● **Dataset excerpts**
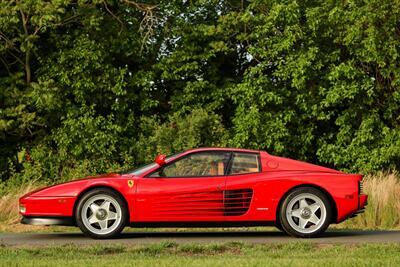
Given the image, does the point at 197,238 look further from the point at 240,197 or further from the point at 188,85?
the point at 188,85

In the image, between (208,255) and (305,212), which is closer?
(208,255)

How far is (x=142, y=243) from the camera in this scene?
37.3 feet

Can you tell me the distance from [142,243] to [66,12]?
14.8m

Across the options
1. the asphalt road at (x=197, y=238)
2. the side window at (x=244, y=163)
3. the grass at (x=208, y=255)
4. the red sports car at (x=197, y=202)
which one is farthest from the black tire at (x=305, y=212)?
the grass at (x=208, y=255)

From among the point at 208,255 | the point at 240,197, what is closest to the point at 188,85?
A: the point at 240,197

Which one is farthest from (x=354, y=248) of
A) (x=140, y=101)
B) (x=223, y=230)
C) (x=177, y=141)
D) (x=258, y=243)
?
(x=140, y=101)

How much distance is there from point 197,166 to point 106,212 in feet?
4.74

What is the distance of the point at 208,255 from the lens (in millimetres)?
10070

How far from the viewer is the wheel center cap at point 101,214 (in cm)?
1202

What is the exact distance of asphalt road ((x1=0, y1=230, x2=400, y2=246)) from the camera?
11711 mm

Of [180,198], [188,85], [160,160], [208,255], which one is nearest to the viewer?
[208,255]

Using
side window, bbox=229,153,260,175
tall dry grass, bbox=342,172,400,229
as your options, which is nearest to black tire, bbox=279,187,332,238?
side window, bbox=229,153,260,175

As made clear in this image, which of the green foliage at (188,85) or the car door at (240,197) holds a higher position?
the green foliage at (188,85)

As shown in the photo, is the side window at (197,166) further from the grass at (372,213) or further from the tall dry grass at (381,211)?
the tall dry grass at (381,211)
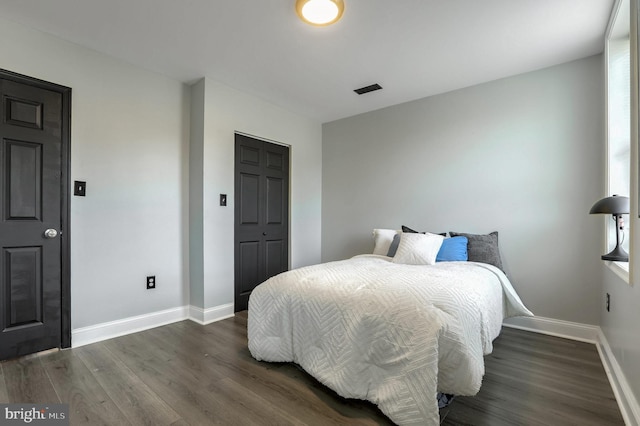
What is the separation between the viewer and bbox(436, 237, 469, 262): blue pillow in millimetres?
2803

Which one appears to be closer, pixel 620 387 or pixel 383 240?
pixel 620 387

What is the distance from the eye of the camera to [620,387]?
1.71m

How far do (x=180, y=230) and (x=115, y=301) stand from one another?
84cm

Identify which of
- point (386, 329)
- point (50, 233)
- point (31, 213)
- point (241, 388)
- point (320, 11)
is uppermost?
point (320, 11)

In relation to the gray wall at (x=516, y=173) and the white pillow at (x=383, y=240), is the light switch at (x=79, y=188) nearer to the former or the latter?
the white pillow at (x=383, y=240)

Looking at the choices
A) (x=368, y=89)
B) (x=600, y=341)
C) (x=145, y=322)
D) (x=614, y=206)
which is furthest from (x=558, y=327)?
(x=145, y=322)

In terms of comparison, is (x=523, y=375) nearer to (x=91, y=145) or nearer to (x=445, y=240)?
(x=445, y=240)

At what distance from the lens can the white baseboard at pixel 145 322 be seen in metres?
2.48

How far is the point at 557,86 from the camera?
2760 millimetres

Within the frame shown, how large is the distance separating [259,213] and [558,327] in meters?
3.17

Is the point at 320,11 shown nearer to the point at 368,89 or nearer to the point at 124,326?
the point at 368,89

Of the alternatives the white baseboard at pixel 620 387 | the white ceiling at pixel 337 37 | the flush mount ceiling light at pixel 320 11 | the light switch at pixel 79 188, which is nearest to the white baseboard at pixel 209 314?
the light switch at pixel 79 188

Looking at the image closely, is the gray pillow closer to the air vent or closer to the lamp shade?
the lamp shade

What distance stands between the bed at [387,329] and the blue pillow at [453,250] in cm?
42
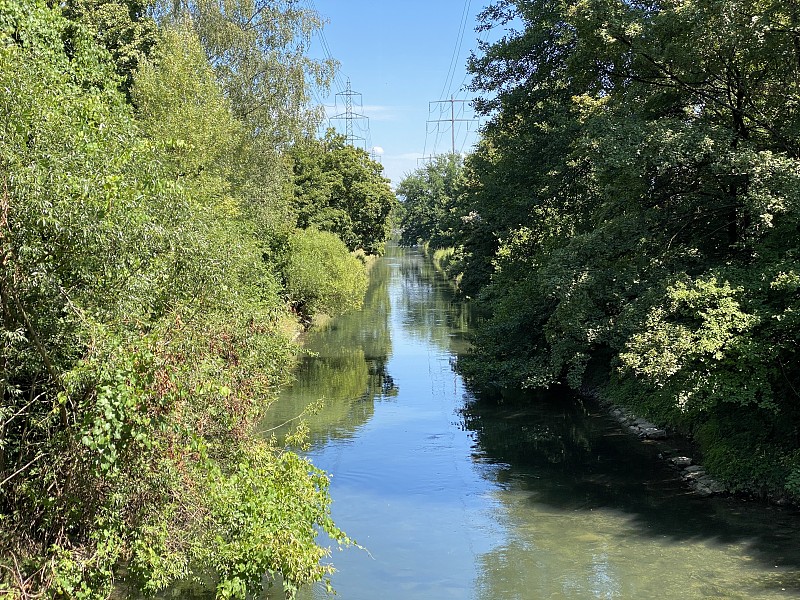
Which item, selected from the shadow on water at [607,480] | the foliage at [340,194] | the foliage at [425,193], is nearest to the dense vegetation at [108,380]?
the shadow on water at [607,480]

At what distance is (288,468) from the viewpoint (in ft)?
35.0

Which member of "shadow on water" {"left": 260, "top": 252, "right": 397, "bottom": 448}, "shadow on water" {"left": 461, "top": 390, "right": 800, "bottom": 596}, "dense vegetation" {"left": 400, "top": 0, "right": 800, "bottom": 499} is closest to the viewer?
"shadow on water" {"left": 461, "top": 390, "right": 800, "bottom": 596}

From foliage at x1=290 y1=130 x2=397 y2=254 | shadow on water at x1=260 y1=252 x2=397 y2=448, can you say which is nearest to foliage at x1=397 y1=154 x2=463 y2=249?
foliage at x1=290 y1=130 x2=397 y2=254

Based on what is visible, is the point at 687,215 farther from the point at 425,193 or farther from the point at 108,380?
the point at 425,193

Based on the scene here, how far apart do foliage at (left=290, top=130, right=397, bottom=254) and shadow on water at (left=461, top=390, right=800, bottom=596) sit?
2562 centimetres

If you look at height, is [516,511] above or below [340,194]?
below

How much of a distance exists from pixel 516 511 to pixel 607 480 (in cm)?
317

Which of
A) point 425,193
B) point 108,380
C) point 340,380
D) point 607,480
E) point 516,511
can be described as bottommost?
point 516,511

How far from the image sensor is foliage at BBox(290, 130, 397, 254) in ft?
165

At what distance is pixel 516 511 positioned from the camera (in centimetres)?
1694

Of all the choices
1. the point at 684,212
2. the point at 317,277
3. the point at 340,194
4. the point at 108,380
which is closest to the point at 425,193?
the point at 340,194

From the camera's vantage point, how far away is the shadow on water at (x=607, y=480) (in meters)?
14.7

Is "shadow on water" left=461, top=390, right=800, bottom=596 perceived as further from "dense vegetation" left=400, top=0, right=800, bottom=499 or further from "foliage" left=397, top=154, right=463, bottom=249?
"foliage" left=397, top=154, right=463, bottom=249

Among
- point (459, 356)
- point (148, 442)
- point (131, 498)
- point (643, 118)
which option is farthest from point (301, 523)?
point (459, 356)
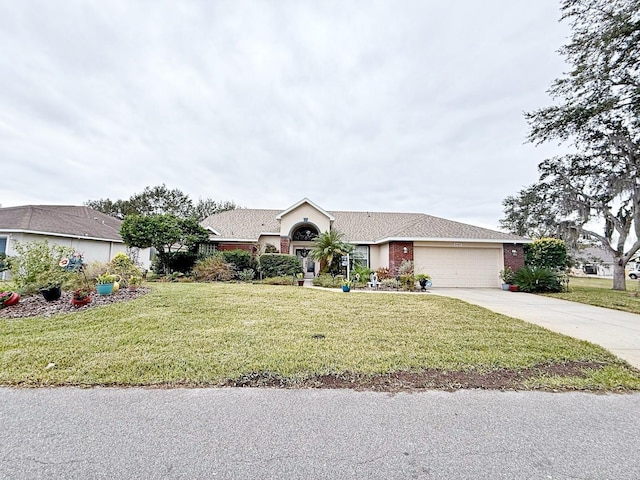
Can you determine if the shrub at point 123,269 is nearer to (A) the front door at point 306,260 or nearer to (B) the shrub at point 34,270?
(B) the shrub at point 34,270

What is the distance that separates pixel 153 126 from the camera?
48.9 feet

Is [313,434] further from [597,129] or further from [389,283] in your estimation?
[597,129]

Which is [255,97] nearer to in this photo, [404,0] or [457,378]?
[404,0]

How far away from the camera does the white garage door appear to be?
1645cm

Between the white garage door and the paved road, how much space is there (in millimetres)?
13216

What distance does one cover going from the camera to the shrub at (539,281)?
46.3 ft

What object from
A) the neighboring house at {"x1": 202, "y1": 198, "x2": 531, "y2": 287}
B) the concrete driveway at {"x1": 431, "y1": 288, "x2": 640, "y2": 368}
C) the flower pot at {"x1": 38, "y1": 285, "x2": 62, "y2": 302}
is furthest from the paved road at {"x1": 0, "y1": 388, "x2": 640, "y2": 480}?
the neighboring house at {"x1": 202, "y1": 198, "x2": 531, "y2": 287}

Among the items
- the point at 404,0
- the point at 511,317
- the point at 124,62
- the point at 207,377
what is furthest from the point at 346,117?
the point at 207,377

● **Your goal**
Omit the images and transcribe all of the records above word for word.

● **Answer in full**
Given the image, does the point at 197,238 look further from the point at 240,197 or further from the point at 188,85?
the point at 188,85

In the image, between (208,255) and (305,212), which is closer?
(208,255)

How far is (x=142, y=243) from the camera in this scene?
37.3 feet

Can you tell me the distance from [142,243] to [66,12]?
14.8m

Across the options
1. the asphalt road at (x=197, y=238)
2. the side window at (x=244, y=163)
3. the grass at (x=208, y=255)
4. the red sports car at (x=197, y=202)
which one is farthest from the black tire at (x=305, y=212)?
the grass at (x=208, y=255)

From among the point at 208,255 | the point at 240,197, what is closest to the point at 188,85?
A: the point at 240,197

Which one is farthest from (x=354, y=248) of
A) (x=140, y=101)
B) (x=223, y=230)
C) (x=177, y=141)
D) (x=258, y=243)
?
(x=140, y=101)

How much distance is there from point 197,166 to point 106,212 in feet?
4.74

What is the distance of the point at 208,255 from the lens (in millimetres)?
10070

How far from the viewer is the wheel center cap at point 101,214 (in cm)?
1202

What is the exact distance of asphalt road ((x1=0, y1=230, x2=400, y2=246)) from the camera?
11711 mm

Of [180,198], [188,85], [160,160], [208,255], which one is nearest to the viewer?
[208,255]

Using
side window, bbox=229,153,260,175
tall dry grass, bbox=342,172,400,229
as your options, which is nearest to black tire, bbox=279,187,332,238?
side window, bbox=229,153,260,175

As made clear in this image, which of the green foliage at (188,85) or the car door at (240,197) holds a higher position?
the green foliage at (188,85)

As shown in the photo, is the side window at (197,166) further from the grass at (372,213) or further from the tall dry grass at (381,211)?
the tall dry grass at (381,211)
What is the separation between the viewer and bbox(436, 237, 469, 262): blue pillow in millimetres?
2803

Which one appears to be closer, pixel 620 387 or pixel 383 240?
pixel 620 387

What is the distance from the eye of the camera to [620,387]?
1.71m

How far do (x=180, y=230) and (x=115, y=301) stand from one another?
84cm

Identify which of
- point (386, 329)
- point (50, 233)
- point (31, 213)
- point (241, 388)
- point (320, 11)
is uppermost?
point (320, 11)

In relation to the gray wall at (x=516, y=173) and the white pillow at (x=383, y=240), is the light switch at (x=79, y=188) nearer to the former or the latter?
the white pillow at (x=383, y=240)

Looking at the choices
A) (x=368, y=89)
B) (x=600, y=341)
C) (x=145, y=322)
D) (x=614, y=206)
which is furthest from (x=558, y=327)?
(x=145, y=322)

In terms of comparison, is (x=523, y=375) nearer to (x=91, y=145) or nearer to (x=445, y=240)?
(x=445, y=240)

At what distance from the lens can the white baseboard at pixel 145 322 be seen in metres?
2.48

How far is the point at 557,86 from the camera?
2760 millimetres

Within the frame shown, how large is the distance separating [259,213] and [558,327] in meters?
3.17

Is the point at 320,11 shown nearer to the point at 368,89 or nearer to the point at 124,326?
the point at 368,89

Of the alternatives the white baseboard at pixel 620 387 | the white ceiling at pixel 337 37 | the flush mount ceiling light at pixel 320 11 | the light switch at pixel 79 188, which is nearest to the white baseboard at pixel 209 314?
the light switch at pixel 79 188

Looking at the image closely, is the gray pillow closer to the air vent or closer to the lamp shade?
the lamp shade

What distance stands between the bed at [387,329] and the blue pillow at [453,250] in cm?
42
Which item, selected from the shadow on water at [607,480] | the foliage at [340,194] | the foliage at [425,193], is nearest to the dense vegetation at [108,380]?
the shadow on water at [607,480]

At what distance is (288,468) from the viewpoint (in ft)?
35.0

Which member of "shadow on water" {"left": 260, "top": 252, "right": 397, "bottom": 448}, "shadow on water" {"left": 461, "top": 390, "right": 800, "bottom": 596}, "dense vegetation" {"left": 400, "top": 0, "right": 800, "bottom": 499} is closest to the viewer?
"shadow on water" {"left": 461, "top": 390, "right": 800, "bottom": 596}

From foliage at x1=290 y1=130 x2=397 y2=254 | shadow on water at x1=260 y1=252 x2=397 y2=448, can you say which is nearest to foliage at x1=397 y1=154 x2=463 y2=249?
foliage at x1=290 y1=130 x2=397 y2=254

Based on what is visible, is the point at 687,215 farther from the point at 425,193 or farther from the point at 108,380?
the point at 425,193

Based on the scene here, how far apart do foliage at (left=290, top=130, right=397, bottom=254) and shadow on water at (left=461, top=390, right=800, bottom=596) sit?
2562 centimetres

If you look at height, is [516,511] above or below [340,194]?
below

How much of a distance exists from pixel 516 511 to pixel 607 480 (in cm)?
317

Which of
A) point 425,193
B) point 108,380
C) point 340,380
D) point 607,480
E) point 516,511
can be described as bottommost?
point 516,511

How far from the image sensor is foliage at BBox(290, 130, 397, 254) in ft?
165

At what distance is pixel 516 511 positioned from the camera (in centimetres)?
1694

Of all the choices
1. the point at 684,212
2. the point at 317,277
3. the point at 340,194
4. the point at 108,380
which is closest to the point at 425,193?
the point at 340,194

From the camera's vantage point, how far away is the shadow on water at (x=607, y=480) (in meters)?
14.7

Is "shadow on water" left=461, top=390, right=800, bottom=596 perceived as further from "dense vegetation" left=400, top=0, right=800, bottom=499 or further from "foliage" left=397, top=154, right=463, bottom=249?
"foliage" left=397, top=154, right=463, bottom=249

Among
- point (459, 356)
- point (148, 442)
- point (131, 498)
- point (643, 118)
which option is farthest from point (301, 523)?
point (459, 356)
Can you determine if the shrub at point 123,269 is nearer to (A) the front door at point 306,260 or nearer to (B) the shrub at point 34,270?
(B) the shrub at point 34,270

What is the distance that separates pixel 153 126 from the camera?
48.9 feet

Is [313,434] further from [597,129] or further from [389,283] in your estimation?
[597,129]

Which is [255,97] nearer to in this photo, [404,0] or [457,378]?
[404,0]

How far away from the camera does the white garage door appear to be?
1645cm

Between the white garage door and the paved road, how much space is there (in millimetres)?
13216

What distance does one cover going from the camera to the shrub at (539,281)?
46.3 ft

What object from
A) the neighboring house at {"x1": 202, "y1": 198, "x2": 531, "y2": 287}
B) the concrete driveway at {"x1": 431, "y1": 288, "x2": 640, "y2": 368}
C) the flower pot at {"x1": 38, "y1": 285, "x2": 62, "y2": 302}
is furthest from the paved road at {"x1": 0, "y1": 388, "x2": 640, "y2": 480}?
the neighboring house at {"x1": 202, "y1": 198, "x2": 531, "y2": 287}

Among the items
- the point at 404,0
- the point at 511,317
- the point at 124,62
- the point at 207,377
what is furthest from the point at 346,117?
the point at 207,377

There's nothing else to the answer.